Source text section start
For Tibor Kobolak and John Ahn, Saturday was like Christmas morning.
“I felt like I was a 10-year-old kid,” Kobolak said, his voice muffled by a face mask. “I went to my office to get some work done and I was jittering the whole time saying, ‘Let’s go.’ ”
The two teed off early at the Riverton Country Club, in the South Jersey town of the same name. Gov. Phil Murphy allowed golf courses and parks to reopen Saturday, with some minor adjustments for safety. Golfers flocked back to the tees and greens in droves, a sea of pastels and cleats with cigar smoke wafting among them. Clubs throughout the region were packed to their newly reduced capacities, honoring pandemic safeguards while accommodating players.
Murphy warned during his daily briefing Saturday that he would not hesitate to close courses again if people do not practice social distancing. Preliminary and anecdotal reports were “so far, so good,” he said, urging residents to refrain from “knucklehead behavior” and to practice social distancing in parks.
“If we hear reports of people not taking either their health or the health … of other park-goers seriously, we won’t hesitate — and I don’t say this with any joy — to close them again,” Murphy said.
Golfers on the other side of the Delaware had a one-day head start: Gov. Tom Wolf allowed Pennsylvania’s courses to start allowing tee times beginning Friday, so long as they followed social distancing recommendations.
At Riverton, that translated to one person per golf cart, the inability to touch the flag at the end of each hole, and the removal of score cards and other items normally shared during an outing.
Source text section end
Stored data section start
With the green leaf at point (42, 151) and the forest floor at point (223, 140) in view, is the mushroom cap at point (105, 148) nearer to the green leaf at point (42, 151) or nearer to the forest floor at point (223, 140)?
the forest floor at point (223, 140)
Stored data section end
# Assigned task 1
Extract the portion of the article on golf courses reopening between "At Riverton, that" and "during an outing.", inclusive.
# Assigned task 2
Write the next part of the article on golf courses reopening, picking up after its final sentence.
The data above are separate from the article on golf courses reopening.

# Result 1
At Riverton, that translated to one person per golf cart, the inability to touch the flag at the end of each hole, and the removal of score cards and other items normally shared during an outing.

# Result 2
But those adjustments didn’t phase anyone: Tom Kearns, the club’s president, said the 180 slots for this weekend sold out in about four minutes — “a mad dash” for members who have been reduced to practicing their swings in their backyards or on simulators. The weather was a boon: cloudless skies, with temperatures in the 70s. But not even a downpour would’ve stopped Ahn.
“If it were a high of 30 degrees and raining, I’d still be here,” he said. “I’d put on my gear and get it started.”
A few miles away, at the 127-year-old Merchantville Country Club, reservations had sold out in about an hour, according to Bill Goodrich, president of the board. The fact that the club used scheduled tee times at all was an adjustment. At only nine holes, the course is played quickly, and members usually rely on WhatsApp to coordinate when to arrive and whom to play with, he said.
Unusual, yes, but his members were willing to do whatever it took to get back on the course.
“We’ve been given this great opportunity, allowing us to reopen,” Goodrich said. “Whatever guidelines we need to follow, we’ll follow. Our goal is to get back to full operation, but in a safe way.”
Clubs have found ways to keep busy during the lockdown. At Riverton, golf pros held video tutorials on keeping swings steady, and club bartenders and chefs shared virtual recipes. Fund-raisers and donation drives were organized for any employees temporarily furloughed.
Merchantville’s kitchen remained open for curbside dinner pickups twice a week, some of those meals donated by members to local hospitals and police stations, according to Goodrich.
Across the river, some reopened courses in Pennsylvania honored first responders in a different way. At the Golf Course at Glen Mills, each hole had a sign thanking a different police department, fire department, or hospital, according to Chris Spriggs, the acting executive director of the Glen Mills Schools. First responders and essential workers also were given a 25% discount on their rounds.
“The most important thing for me, while also being important to open, is that we’ve recognized during this time that there are heroes among us that we haven’t recognized in the past,” Spriggs said. “This small gesture allows us to honor those heroes and give golfers a sense of purpose while they golf.”
For Dave Swiderski, the longest-tenured member of the Merchantville Country Club at 57 years, his first game back had that purpose, among others. It was a dose of hope after weeks of uncertainty, and a promise of a return to form.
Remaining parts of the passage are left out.